Where the firm's pricing algorithm produces different prices for different consumers, it must
demonstrate that the variation reflects genuine cost or risk differentials, not discriminatory
profiling. DPIA and Article 22 UK GDPR alignment is required where automated decision-making
affects individual consumers materially.
- Board attestation is a regulatory artefact — SMF holders sign, not just the executive sponsoring
the product. The attestation must be signed by the named SMF holders (typically SMF3 — CEO,
SMF7 — Group Entity Senior Manager or equivalent, and the SMF for Compliance Oversight). The FCA's
December 2024 observations noted a pattern of attestation blocks that listed teams rather than
named individuals.
- The FCA's December 2024 good-and-poor-practice observations show what "doing it right" looks
like. The FCA reviewed 180 firms' first annual Board Reports and found common weaknesses: lack
of outcome-specific metrics, backward-looking harm assessments, under-evidenced vulnerable customer
sections, and forward plans that were generic rather than firm-specific. Read these observations
before finalising.
- The FCA removed the mandatory Consumer Duty Board Champion requirement in February 2025.

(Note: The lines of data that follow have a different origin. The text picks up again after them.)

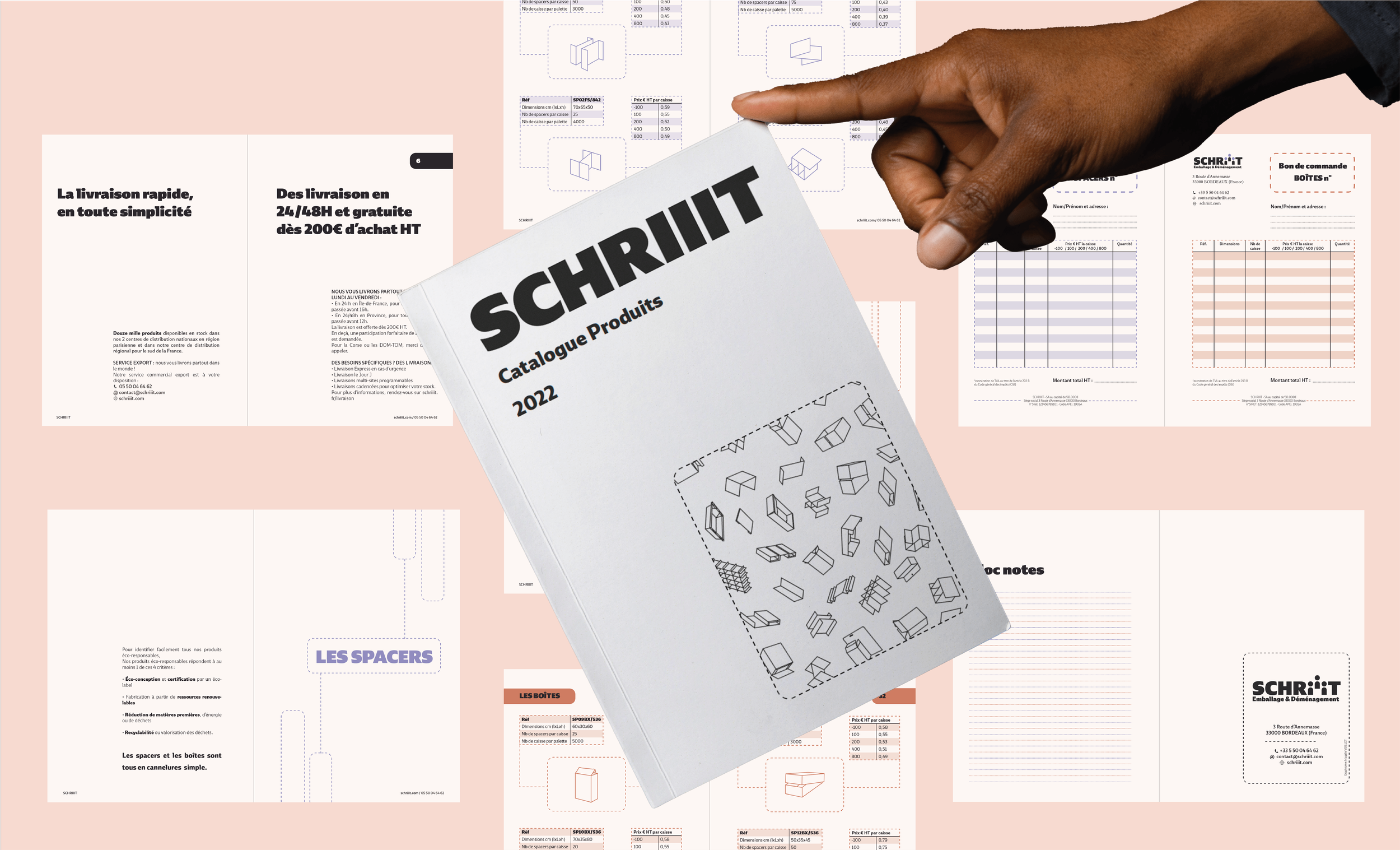 Une main tenant un catalogue de produits SCHIIIT, avec plusieurs documents techniques et fiches produits éparpillés sur une surface rose en arrière-plan.
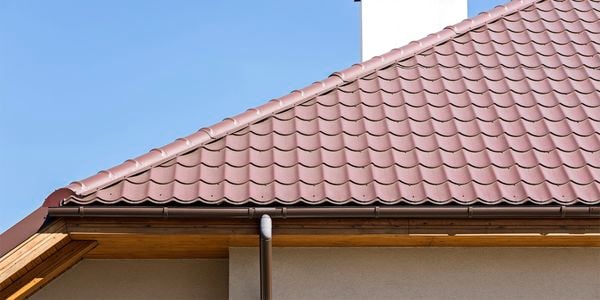 tiled roof with guttering and down pipe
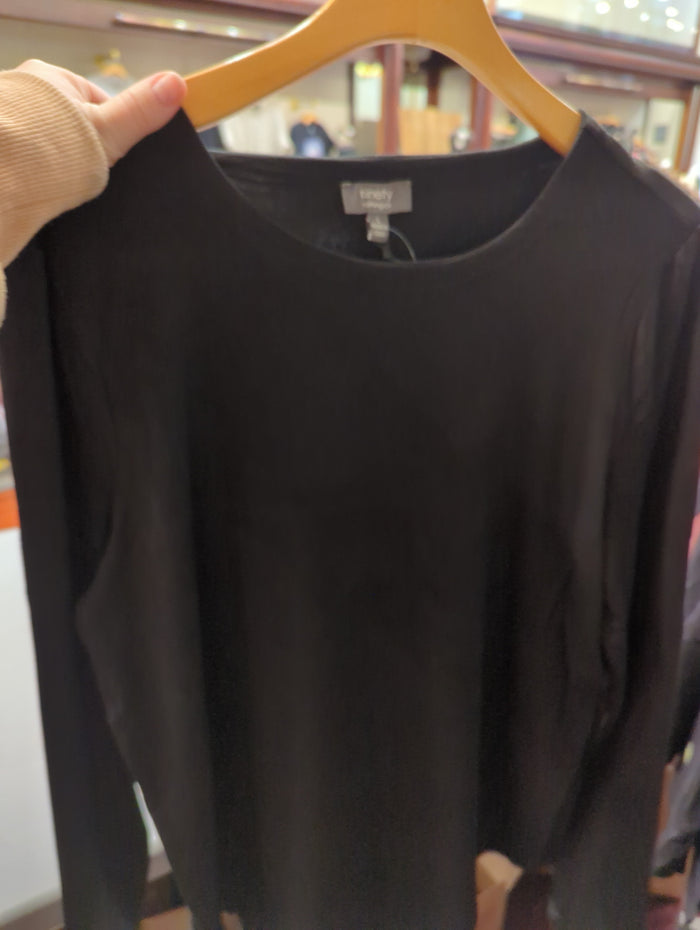 Camille & Co. basic long sleeve top, soft fabric, fitted design, in neutral color, hanging on a hanger against a plain background.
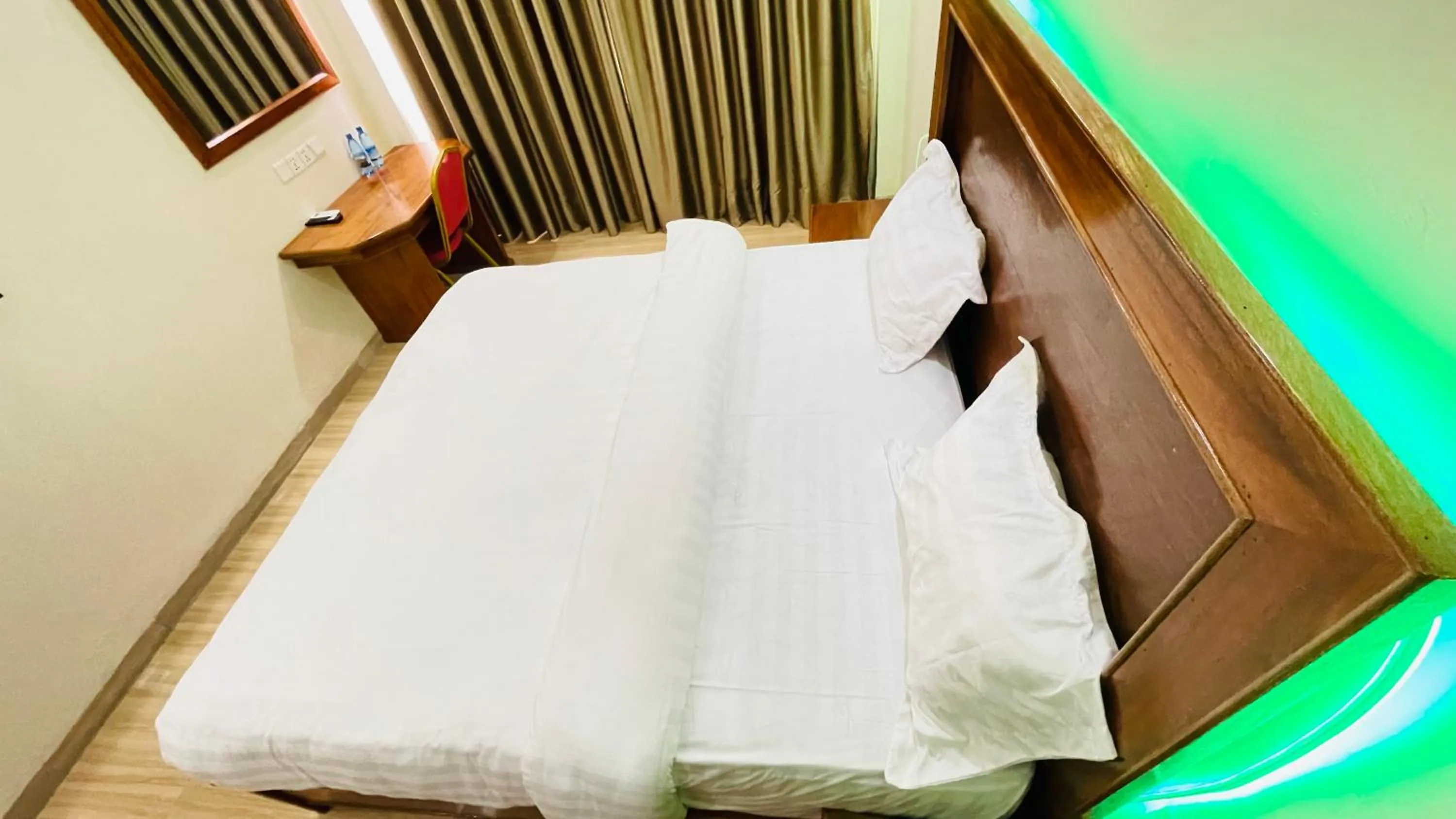 Bed in Pulickal Heights Hotel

Per the FCA's 27 February 2025 update to PS22/9: "We no longer expect firms to have a Consumer
Duty Board champion, although they can retain the role should they wish to do so." If the firm
voluntarily retains a Board Champion, their name should appear in
{{OTHER_SMF_NAMES}} in the
board-report block; if not, this field need not include that role. Verify the firm's governance
model against the FCA's Feb 2025 update before relying on any Board Champion language carried
over from earlier templates. The FCA has indicated FG22/5 will be updated to reflect this change
in due course.
- Note on FG22/5 format: FG22/5 (Guidance for firms on the Consumer Duty, August 2022) is
published by the FCA as a PDF only — there is no standalone HTML page. The verified PDF URL is
cited in the Required Citations table below.
Required Citations
Each of these URLs was verified as live at authoring time. Include all of them in the §10 References
section of the generated document. Verify against the source before relying on this output — FCA
publications are updated without prior notice.

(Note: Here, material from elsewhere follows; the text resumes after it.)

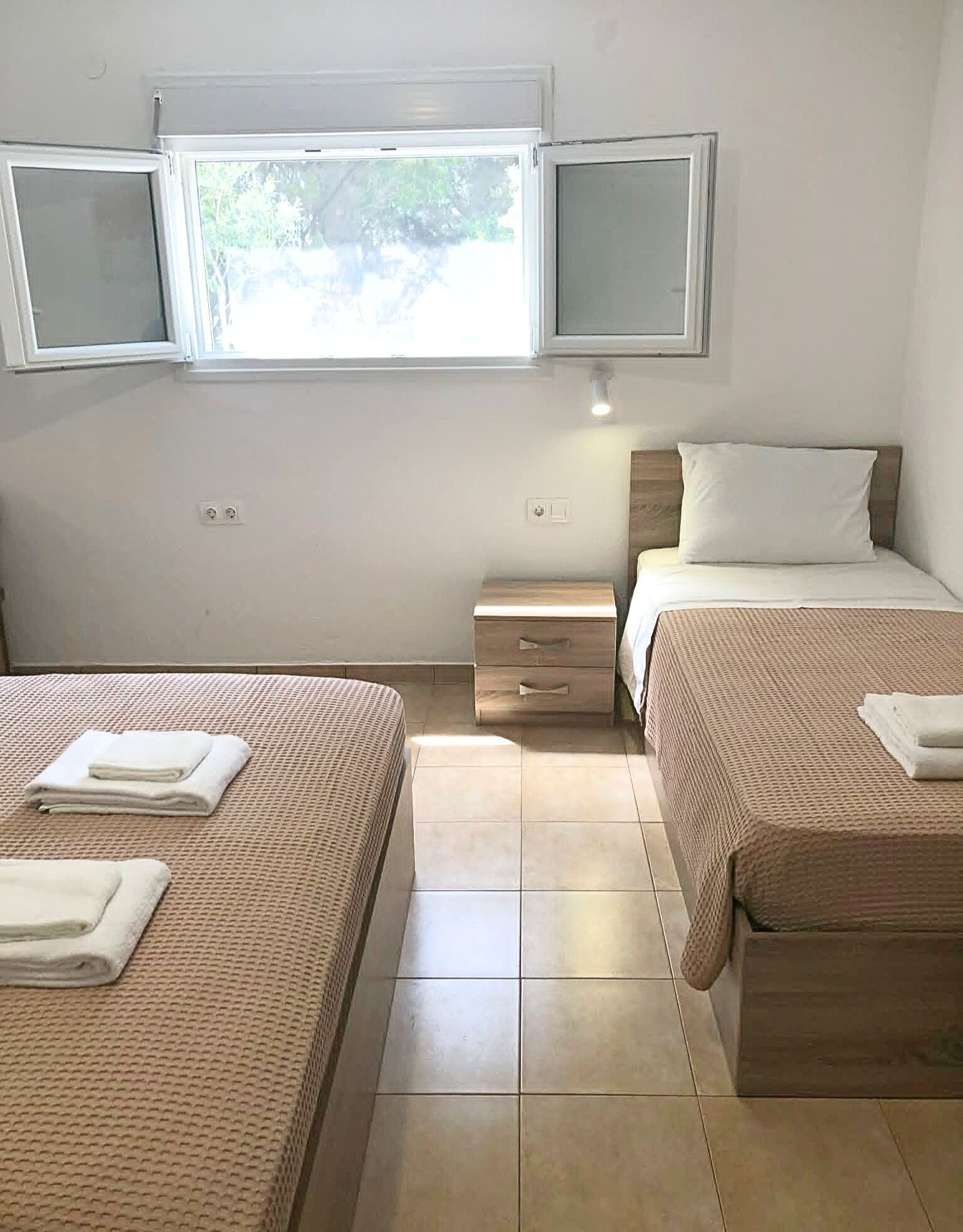 A hotel room with two beds, a small bedside table, a nightstand, a window with blinds, and a wall-mounted TV.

Note on PRIN 2A (FCA Handbook): The handbook.fca.org.uk interface (maintained by FinregE)
does not support stable deep links to individual chapters — all deep-link attempts return the
handbook homepage. The stable reference for PRIN 2A is via the FCA's published instrument
FCA 2022/31 (Consumer Duty instrument introducing PRIN 2A), or navigate to PRIN 2A via the
FCA Handbook homepage at https://www.handbook.fca.org.uk.

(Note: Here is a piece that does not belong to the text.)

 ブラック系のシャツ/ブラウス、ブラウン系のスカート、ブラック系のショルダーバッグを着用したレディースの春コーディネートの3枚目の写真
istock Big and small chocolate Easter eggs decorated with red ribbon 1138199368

Note on FG22/5: This document is published as PDF only. There is no standalone HTML publication
page for FG22/5 on the FCA website. The PDF URL below was verified as live.
Output Summary
After writing the artefact, print only:
- File path written
- Outcome coverage: list each of the four outcomes with Green / Amber / Red status as assessed
- Number of foreseeable harms identified
- Vulnerable customer cohorts identified (count and whether evidence-based or flagged as assumed)
- Board attestation block: SMF holder roles populated or marked PENDING
- Citation count
- Any items flagged as requiring legal sign-off or Board review before the report is presented
Suggested Next Steps
After completing this command, consider running:
$arckit-requirements -- Fair-value framework expresses as NFRs in the requirements artefact.
$arckit-stakeholders -- Target market assessment feeds Goals + stakeholder traceability.
$arckit-dpia -- Price-personalisation or vulnerable-customer scoring involves profiling — DPIA required.
$arckit-risk -- Foreseeable harms map to Orange Book risk register entries.
$arckit-uk-fs-sca-rts -- SCA biometric/accessibility design intersects with Consumer Understanding outcome for vulnerable customers.
$arckit-uk-fs-safeguarding -- EMI/PI redemption accessibility under Consumer Support outcome intersects with safeguarding obligations.